President Barack Obama's speech, which gave few new details on how he will tackle the banking crisis and flagging economy, helped push stocks lower. Photo / AP

President Barack Obama's speech, which gave few new details on how he will tackle the banking crisis and flagging economy, helped push stocks lower. Photo / AP

Words of hope from the new American President could do nothing to lift the fearful mood of world stockmarkets yesterday as concerns about the banking sector deepened.

Even as Barack Obama delivered his inauguration speech to the gathered masses in Washington, Wall Street traders were dumping banking stocks.

State Street - the world's biggest institutional asset manager - posted big losses in its commercial paper programme and investment portfolio and plunged 59 per cent, Citigroup fell 20 per cent and Bank of America lost 29 per cent. The ailing Royal Bank of Scotland fell 69 per cent in New York trading.

The sell-off pushed the benchmark Dow Jones index down 4 per cent - the biggest Inauguration Day drop in history. The S&P 500 closed down 5.3 per cent and the tech-heavy Nasdaq index closed down 5.8 per cent.

The negativity flowed around the globe with Japan's Nikkei falling 2 per cent Hong Kong's Hang Seng falling ****. Australia's ASX200 was down 1 per cent.

In New Zealand the NZX-50, which has little real exposure to the banking sector, fell just 0.2 per cent.

Disappointment with Obama's inauguration speech, which laid out few new details on how his administration will tackle the banking crisis and flagging economy, helped push stocks lower.

Richard Cripps, chief market strategist for Stifel Nicolaus, said the market's decline was interrupted briefly by Obama's inauguration speech but that the markets then continued to trade on the problems in the financial sector.

"There's just tremendous fear and uncertainty in the banking sector," Cripps said. "Even those closest to the issue, like executives and analysts, there's a feeling of tremendous uncertainty. They're not giving any positive guidance because they just don't know. Lacking that [certainty] we're left to our worst fears, and that's what you're looking at with bank stocks."

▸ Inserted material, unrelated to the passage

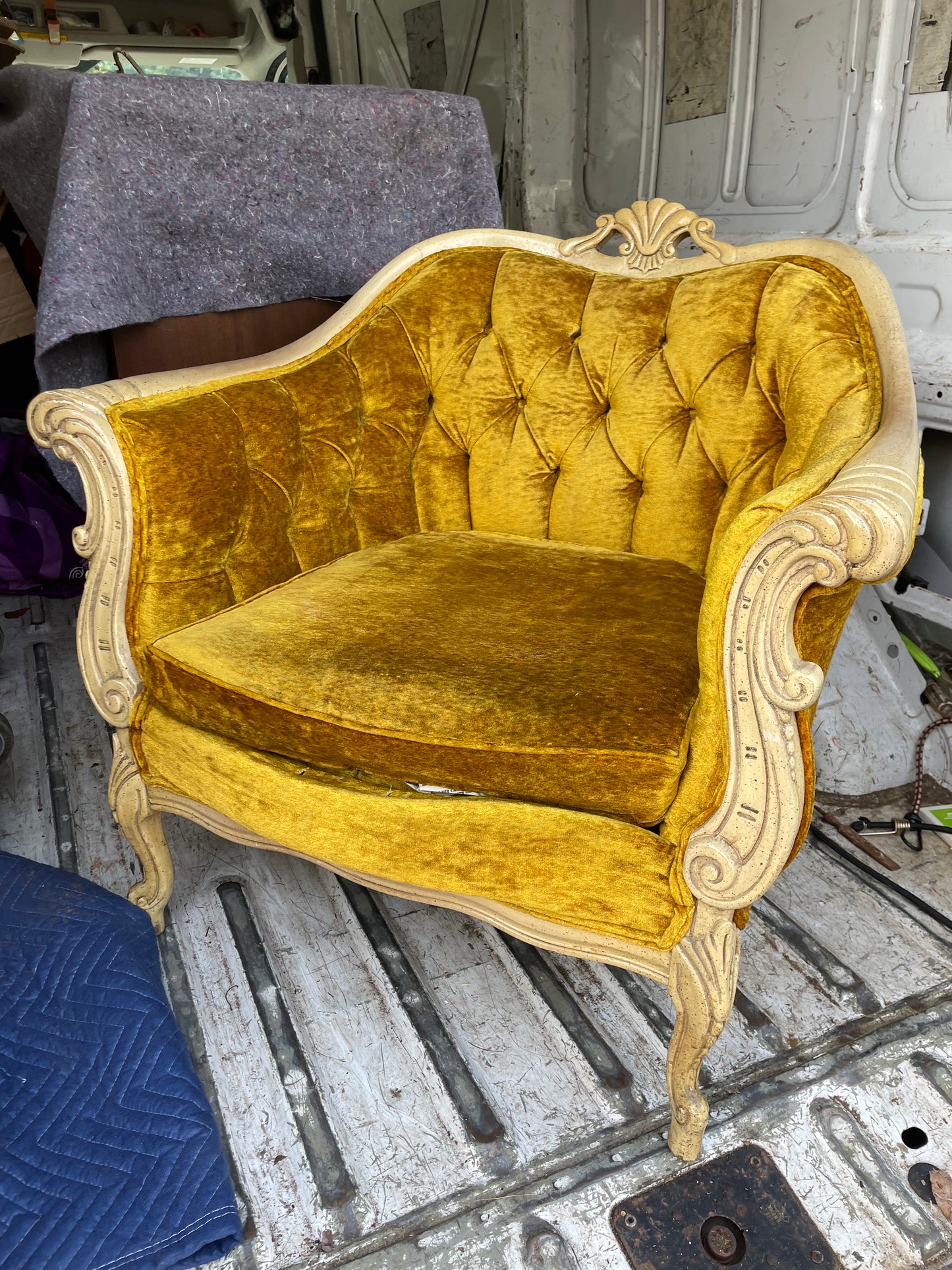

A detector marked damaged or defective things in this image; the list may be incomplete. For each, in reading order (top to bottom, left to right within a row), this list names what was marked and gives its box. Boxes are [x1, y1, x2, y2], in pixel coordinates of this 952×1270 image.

"People still have expectations for his economic policies, but we know nothing concrete about them, so the market has no choice but to focus on the real economy and earnings," said Yutaka Miura, chief technical analyst at Shinko Securities in Tokyo.

But other market players said hopes that helped power a global stock rally around the New Year had been unrealistic.

"As for Obama, perhaps you can say his impact has worn off, but soon he'll actually start carrying out his policies and we'll start seeing a reaction to what he really does," said Nagayuki Yamagishi, a strategist at Mitsubishi UFJ Securities.